C’era una volta in America avrà un capitolo sulle origini: Leone Film Group lavora all’opera definitiva
C’era una volta in America avrà un film sulle sue origini. Ad annunciarlo a Cannes è la figlia del regista Sergio Leone, che ha dato l’ufficialità del progetto in anteprima a Variety. La Leone Film Group omaggia ancora una volta il suo fondatore.
L’Italia non è a Cannes, ma può ripartire dalla Croisette. A dare speranze internazionali al cinema italiano ci ha pensato (ancora una volta) Sergio Leone. No, non è un viaggio nel tempo. Semmai un ritorno al futuro e il merito è della figlia Raffaella che, con la Leone Film Group, casa di produzione nata per onorare e proseguire il lavoro paterno, porta avanti un processo importante di sviluppo e ampliamento della settima arte non solo grazie alla promozione e produzione di opere. Lei è sulla Croisette, il motivo principale è il film di James Gray dal titolo Paper Tiger.
Arrivare a Cannes, davanti a una Leone, senza tornare a parlare in qualche maniera di Italia sarebbe come dimenticare di fare i conti con la storia del cinema internazionale. Allora di Sergio Leone, con un piacere assoluto da parte degli addetti ai lavori di tutti i Paesi, non si smette di parlare e Raffaella – quasi commossa – dà una notizia che rappresenta non solo un ulteriore tributo verso il padre, ma anche un possibile rilancio del movimento cinematografico italiano anche all’estero.
C’era una volta in America, in lavorazione un film sulle origini
La Leone Film Group, infatti, sta lavorando a un film sulle origini di C’era una volta in America. I tempi, afferma Raffaella Leone con la naturalezza e la competenza di chi lavora nel cinema da sempre, sono maturi per capire come Sergio Leone sia arrivato alla concezione di quello che – ancora oggi – è definito un capolavoro intramontabile. Uno spartiacque di genere oltre che riferimento per moltissimi maestri, contemporanei e del passato, della settima arte. Sergio Leone con quel film ha fatto la storia e oggi la sua famiglia ne scrive un altro capitolo.

“Sarà la vicenda – racconta in anteprima a Variety Raffaella Leone – di un uomo che insegue un film per tutta la vita. Mio papà ha impiegato 15 anni per fare un film e non ha fatto nient’altro finché non ci è riuscito.

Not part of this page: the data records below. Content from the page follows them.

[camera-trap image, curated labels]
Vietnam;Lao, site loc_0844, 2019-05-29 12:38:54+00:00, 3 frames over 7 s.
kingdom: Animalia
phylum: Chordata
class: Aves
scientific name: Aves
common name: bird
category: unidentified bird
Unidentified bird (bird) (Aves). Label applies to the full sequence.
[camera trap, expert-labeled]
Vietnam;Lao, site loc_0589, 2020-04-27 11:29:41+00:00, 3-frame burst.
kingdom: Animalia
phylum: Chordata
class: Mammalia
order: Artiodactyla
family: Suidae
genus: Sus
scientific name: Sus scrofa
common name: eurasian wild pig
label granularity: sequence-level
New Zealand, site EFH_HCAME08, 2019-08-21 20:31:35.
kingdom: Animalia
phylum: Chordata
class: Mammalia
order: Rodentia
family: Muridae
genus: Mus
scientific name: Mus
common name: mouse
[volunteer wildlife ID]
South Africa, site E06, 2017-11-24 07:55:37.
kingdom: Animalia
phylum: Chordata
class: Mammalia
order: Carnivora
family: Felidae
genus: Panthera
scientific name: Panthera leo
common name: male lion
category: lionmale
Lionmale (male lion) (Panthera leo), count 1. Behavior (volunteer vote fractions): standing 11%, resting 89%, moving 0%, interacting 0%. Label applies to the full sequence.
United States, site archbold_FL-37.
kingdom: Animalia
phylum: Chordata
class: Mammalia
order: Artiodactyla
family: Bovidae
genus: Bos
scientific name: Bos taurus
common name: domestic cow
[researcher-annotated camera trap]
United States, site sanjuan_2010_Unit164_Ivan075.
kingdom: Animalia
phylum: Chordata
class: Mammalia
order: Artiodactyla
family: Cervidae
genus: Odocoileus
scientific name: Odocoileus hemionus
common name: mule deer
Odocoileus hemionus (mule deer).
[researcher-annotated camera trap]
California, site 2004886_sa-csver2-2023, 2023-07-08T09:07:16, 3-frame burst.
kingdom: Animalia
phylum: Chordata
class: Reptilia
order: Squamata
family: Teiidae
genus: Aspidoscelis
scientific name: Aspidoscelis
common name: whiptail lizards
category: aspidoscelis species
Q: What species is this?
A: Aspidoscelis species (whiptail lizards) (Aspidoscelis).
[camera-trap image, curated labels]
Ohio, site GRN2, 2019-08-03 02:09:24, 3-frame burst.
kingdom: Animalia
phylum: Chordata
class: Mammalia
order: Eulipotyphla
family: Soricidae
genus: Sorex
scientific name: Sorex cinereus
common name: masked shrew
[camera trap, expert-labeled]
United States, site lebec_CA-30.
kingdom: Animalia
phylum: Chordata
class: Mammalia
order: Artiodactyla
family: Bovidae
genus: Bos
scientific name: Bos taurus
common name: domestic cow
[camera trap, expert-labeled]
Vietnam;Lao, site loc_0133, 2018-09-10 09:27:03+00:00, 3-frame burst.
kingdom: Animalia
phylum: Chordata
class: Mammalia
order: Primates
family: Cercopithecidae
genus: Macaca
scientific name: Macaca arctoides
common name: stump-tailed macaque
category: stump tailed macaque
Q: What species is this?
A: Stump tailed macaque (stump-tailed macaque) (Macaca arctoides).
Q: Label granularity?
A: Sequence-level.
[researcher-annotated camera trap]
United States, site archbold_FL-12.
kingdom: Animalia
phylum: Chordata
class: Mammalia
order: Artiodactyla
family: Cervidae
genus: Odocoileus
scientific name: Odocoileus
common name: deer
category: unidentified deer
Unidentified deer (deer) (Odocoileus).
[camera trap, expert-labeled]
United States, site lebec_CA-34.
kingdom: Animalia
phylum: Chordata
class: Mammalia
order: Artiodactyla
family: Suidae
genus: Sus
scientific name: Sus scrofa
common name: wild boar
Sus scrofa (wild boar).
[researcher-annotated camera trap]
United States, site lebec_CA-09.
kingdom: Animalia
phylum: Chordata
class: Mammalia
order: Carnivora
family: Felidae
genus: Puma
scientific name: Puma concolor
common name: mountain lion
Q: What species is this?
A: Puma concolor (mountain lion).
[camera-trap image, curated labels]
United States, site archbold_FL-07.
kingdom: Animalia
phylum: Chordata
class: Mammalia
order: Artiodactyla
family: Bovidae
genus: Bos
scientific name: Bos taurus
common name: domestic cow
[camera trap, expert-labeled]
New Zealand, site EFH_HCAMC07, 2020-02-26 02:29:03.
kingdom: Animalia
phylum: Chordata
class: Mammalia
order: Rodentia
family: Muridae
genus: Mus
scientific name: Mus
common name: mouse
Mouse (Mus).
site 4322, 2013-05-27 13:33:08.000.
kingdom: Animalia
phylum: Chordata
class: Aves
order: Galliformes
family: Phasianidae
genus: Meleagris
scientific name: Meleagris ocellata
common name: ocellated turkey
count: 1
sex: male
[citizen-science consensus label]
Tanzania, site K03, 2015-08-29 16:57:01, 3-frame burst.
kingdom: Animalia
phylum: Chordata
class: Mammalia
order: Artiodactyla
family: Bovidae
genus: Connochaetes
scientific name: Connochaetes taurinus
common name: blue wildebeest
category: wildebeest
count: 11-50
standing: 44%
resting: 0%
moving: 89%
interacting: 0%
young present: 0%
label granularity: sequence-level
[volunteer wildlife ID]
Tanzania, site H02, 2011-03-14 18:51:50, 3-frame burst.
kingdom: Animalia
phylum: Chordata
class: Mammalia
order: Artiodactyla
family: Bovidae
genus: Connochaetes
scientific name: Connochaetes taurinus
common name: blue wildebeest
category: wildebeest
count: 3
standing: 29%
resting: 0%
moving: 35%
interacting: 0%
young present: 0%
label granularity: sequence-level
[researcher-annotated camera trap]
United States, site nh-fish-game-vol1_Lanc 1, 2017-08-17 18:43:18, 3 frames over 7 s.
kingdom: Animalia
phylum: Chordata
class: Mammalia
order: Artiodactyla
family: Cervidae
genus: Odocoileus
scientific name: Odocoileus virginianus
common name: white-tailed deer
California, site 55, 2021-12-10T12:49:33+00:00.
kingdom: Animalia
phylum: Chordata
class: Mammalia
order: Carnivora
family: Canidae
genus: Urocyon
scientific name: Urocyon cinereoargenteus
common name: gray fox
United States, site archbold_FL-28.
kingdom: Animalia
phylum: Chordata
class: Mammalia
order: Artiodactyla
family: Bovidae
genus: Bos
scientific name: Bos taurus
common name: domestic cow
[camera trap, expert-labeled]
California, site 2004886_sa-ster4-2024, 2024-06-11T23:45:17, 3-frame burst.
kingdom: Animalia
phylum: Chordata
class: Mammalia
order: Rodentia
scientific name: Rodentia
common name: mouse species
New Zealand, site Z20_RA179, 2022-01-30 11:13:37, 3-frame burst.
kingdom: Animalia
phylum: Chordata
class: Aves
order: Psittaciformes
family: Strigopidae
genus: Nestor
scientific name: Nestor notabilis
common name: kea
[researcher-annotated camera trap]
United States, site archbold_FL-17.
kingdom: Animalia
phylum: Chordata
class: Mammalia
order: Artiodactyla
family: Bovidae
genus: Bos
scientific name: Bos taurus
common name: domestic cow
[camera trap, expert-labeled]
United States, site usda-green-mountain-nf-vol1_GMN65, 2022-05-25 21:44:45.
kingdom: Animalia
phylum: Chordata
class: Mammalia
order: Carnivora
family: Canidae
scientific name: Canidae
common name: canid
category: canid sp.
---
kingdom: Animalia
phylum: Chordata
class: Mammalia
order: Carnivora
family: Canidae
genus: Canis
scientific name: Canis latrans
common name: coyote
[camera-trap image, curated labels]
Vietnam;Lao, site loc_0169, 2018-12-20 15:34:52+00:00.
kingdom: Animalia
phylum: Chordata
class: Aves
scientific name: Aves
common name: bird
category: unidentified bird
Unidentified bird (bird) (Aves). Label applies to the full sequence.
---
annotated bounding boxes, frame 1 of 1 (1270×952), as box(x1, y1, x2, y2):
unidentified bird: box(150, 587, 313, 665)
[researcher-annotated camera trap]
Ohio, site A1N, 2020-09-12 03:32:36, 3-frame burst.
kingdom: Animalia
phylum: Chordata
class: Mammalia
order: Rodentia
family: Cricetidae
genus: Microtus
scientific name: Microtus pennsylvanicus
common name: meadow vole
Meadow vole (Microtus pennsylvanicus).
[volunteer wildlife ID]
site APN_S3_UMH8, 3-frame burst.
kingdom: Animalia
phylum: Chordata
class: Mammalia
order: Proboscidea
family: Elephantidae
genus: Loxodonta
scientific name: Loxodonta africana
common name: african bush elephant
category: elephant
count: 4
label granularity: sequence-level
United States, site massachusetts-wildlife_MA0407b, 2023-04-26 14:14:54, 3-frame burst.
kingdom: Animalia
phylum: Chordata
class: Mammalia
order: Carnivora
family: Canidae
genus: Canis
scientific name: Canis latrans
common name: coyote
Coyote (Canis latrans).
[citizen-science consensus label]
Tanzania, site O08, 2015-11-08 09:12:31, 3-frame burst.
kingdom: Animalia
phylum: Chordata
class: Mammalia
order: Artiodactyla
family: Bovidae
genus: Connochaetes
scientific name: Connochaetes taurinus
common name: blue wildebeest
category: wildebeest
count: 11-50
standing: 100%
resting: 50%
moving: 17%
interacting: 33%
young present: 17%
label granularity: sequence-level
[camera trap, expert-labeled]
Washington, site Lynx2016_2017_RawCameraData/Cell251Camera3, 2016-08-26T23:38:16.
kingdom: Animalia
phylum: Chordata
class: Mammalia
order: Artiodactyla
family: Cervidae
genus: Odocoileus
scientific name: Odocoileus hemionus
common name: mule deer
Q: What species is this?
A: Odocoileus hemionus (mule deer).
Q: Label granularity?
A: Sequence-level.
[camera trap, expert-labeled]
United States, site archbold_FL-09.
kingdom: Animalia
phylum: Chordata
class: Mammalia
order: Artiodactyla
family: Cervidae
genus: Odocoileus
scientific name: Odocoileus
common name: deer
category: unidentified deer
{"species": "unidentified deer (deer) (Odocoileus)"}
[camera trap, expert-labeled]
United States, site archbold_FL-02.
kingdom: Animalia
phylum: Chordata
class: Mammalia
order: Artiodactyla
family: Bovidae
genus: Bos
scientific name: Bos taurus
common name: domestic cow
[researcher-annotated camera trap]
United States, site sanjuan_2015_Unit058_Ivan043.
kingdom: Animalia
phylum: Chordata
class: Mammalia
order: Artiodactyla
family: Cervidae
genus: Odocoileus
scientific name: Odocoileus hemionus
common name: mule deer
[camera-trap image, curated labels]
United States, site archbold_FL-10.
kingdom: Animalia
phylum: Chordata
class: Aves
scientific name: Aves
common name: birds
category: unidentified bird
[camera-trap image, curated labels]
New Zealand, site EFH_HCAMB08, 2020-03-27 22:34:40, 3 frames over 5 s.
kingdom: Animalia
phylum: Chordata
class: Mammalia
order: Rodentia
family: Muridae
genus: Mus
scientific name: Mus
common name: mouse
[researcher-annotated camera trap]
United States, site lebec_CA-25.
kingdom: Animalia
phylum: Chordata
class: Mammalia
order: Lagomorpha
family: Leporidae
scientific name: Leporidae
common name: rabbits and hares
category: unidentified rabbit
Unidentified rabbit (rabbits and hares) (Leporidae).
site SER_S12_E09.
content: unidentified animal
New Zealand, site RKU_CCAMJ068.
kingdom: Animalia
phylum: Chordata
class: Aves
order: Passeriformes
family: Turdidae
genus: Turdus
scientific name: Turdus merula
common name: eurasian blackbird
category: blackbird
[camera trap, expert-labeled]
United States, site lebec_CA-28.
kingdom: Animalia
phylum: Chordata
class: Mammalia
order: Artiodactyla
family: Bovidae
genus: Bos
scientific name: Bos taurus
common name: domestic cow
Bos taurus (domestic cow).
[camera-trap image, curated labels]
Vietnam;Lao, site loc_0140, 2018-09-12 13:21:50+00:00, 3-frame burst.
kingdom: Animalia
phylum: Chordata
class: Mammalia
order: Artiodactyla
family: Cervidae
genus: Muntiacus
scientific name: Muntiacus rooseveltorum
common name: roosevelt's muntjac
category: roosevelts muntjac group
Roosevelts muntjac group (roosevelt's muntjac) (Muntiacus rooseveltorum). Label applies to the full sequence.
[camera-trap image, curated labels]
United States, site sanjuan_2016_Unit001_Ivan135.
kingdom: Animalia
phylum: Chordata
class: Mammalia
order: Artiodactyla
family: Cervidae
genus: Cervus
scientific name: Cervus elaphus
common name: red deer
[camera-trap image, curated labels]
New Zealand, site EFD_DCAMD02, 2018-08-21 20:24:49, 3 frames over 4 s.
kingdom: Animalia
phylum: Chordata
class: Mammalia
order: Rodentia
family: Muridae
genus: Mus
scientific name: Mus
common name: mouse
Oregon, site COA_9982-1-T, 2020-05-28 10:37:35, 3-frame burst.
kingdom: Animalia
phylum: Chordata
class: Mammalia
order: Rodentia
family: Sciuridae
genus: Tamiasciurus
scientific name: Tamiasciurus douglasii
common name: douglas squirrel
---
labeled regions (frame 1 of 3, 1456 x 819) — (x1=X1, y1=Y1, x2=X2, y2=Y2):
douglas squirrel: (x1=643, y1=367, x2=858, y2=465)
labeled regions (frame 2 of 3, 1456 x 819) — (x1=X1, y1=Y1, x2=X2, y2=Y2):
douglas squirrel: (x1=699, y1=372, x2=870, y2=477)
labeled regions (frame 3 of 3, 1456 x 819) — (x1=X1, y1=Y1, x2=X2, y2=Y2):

Tutto questo sarà raccontato con la solita ironia congeniale a mio padre e funzionale a quella che è stata l’evoluzione del suo repertorio e della sua carriera”.
Leone Film Group protagonista
Questo nuovo film, dunque, non sarà soltanto su C’era una volta in America: racconterà la genesi e lo sviluppo di un capolavoro. In che modo si fa la storia prima ancora di compierla. Ci saranno, infatti, all’interno del girato, parti di documentario che rimanderanno all’infanzia e alla giovinezza di Leone. Si parte, dunque, da C’era una volta in America ma l’obiettivo è restituire un ritratto fedele – tra cinema di genere e film documentario – di un caposaldo della settima arte.

L’opera ha dunque le sue fondamenta e anche una solida base produttiva, contribuisce al progetto anche Leonardo Maria Del Vecchio che detiene il 19% delle quote della Leone Film Group. A dirigere il film sulle origini di C’era una volta in America saranno due importanti registi italiani: Giuseppe G. Stasi e Giancarlo Fontana. Li conosciamo, a livello italiano, per lavori come The Bad Guy (fortunata serie targata Prime Video) o Metti la nonna in freezer.
Giuseppe G. Stasi e Giancarlo Fontana alla regia
Quest’opportunità rappresenta per loro un ulteriore salto di qualità oltre all’ingresso nel novero dei registi dalla fama internazionale. Il supporto costante della famiglia Leone, infatti, non mancherà nell’arco dell’intero processo creativo durante la stesura della sceneggiatura e nell’arco della successiva messa in opera.
Massimo riserbo su quello che sarà il titolo ufficiale del film e il relativo trattamento che lo accompagnerà. In questo team di eccellenze ci sarà anche Ludovica Rampoldi, una certezza in termini di scrittura autorale. L’Italia torna a essere protagonista proprio in un contesto dove, quest’anno, figura come la grande esclusa. Solo chi cade, però, può risorgere. Lo insegna Cannes e lo dimostra, con fatti e successo, la storia di Sergio Leone che presto si arricchirà di un ulteriore tassello.